[Saved data entries]
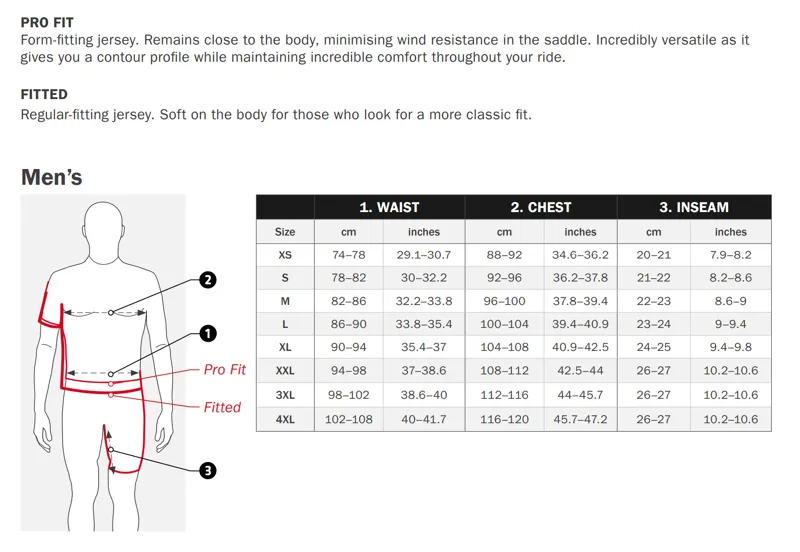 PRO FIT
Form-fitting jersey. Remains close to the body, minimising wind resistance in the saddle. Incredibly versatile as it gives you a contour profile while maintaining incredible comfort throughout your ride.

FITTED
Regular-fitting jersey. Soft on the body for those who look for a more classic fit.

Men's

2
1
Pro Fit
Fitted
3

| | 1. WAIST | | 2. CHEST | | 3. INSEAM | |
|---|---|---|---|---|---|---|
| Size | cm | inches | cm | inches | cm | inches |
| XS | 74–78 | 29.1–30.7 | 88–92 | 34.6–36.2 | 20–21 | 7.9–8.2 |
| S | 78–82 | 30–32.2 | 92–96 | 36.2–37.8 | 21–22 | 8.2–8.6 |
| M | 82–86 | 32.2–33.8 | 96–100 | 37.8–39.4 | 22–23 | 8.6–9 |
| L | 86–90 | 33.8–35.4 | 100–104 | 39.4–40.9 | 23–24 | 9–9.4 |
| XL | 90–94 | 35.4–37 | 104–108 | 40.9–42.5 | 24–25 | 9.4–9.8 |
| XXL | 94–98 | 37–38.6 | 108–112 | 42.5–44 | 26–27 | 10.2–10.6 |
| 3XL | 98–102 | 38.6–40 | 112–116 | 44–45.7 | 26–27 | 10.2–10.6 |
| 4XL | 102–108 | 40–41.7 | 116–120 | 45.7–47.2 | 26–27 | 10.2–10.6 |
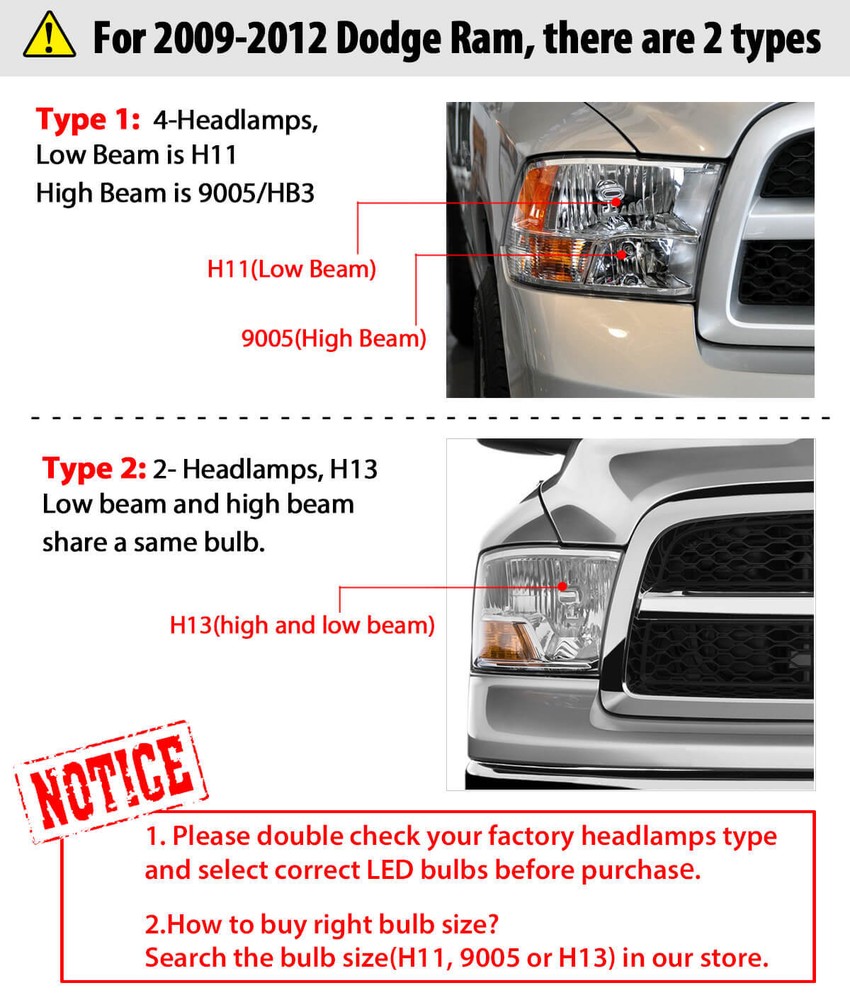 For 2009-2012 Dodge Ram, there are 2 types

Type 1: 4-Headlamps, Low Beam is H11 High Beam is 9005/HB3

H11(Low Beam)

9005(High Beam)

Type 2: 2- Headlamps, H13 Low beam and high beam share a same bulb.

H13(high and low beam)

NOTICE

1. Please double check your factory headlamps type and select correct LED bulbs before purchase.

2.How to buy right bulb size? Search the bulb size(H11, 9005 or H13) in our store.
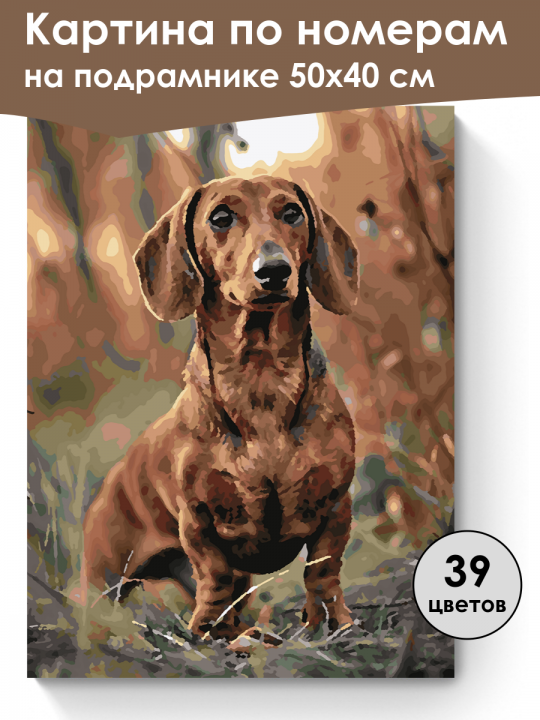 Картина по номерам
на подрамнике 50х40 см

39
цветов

> [YOUR GOAL]
From the line containing "44–45.7 | 26–27 | 10.2–10.6 |" to the final line above, both included, transcribe every line exactly and leave all pictures out.

> [EXERCISE SOLUTION]
| 3XL | 98–102 | 38.6–40 | 112–116 | 44–45.7 | 26–27 | 10.2–10.6 |
| 4XL | 102–108 | 40–41.7 | 116–120 | 45.7–47.2 | 26–27 | 10.2–10.6 |
 For 2009-2012 Dodge Ram, there are 2 types

Type 1: 4-Headlamps, Low Beam is H11 High Beam is 9005/HB3

H11(Low Beam)

9005(High Beam)

Type 2: 2- Headlamps, H13 Low beam and high beam share a same bulb.

H13(high and low beam)

NOTICE

1. Please double check your factory headlamps type and select correct LED bulbs before purchase.

2.How to buy right bulb size? Search the bulb size(H11, 9005 or H13) in our store.
 Картина по номерам
на подрамнике 50х40 см

39
цветов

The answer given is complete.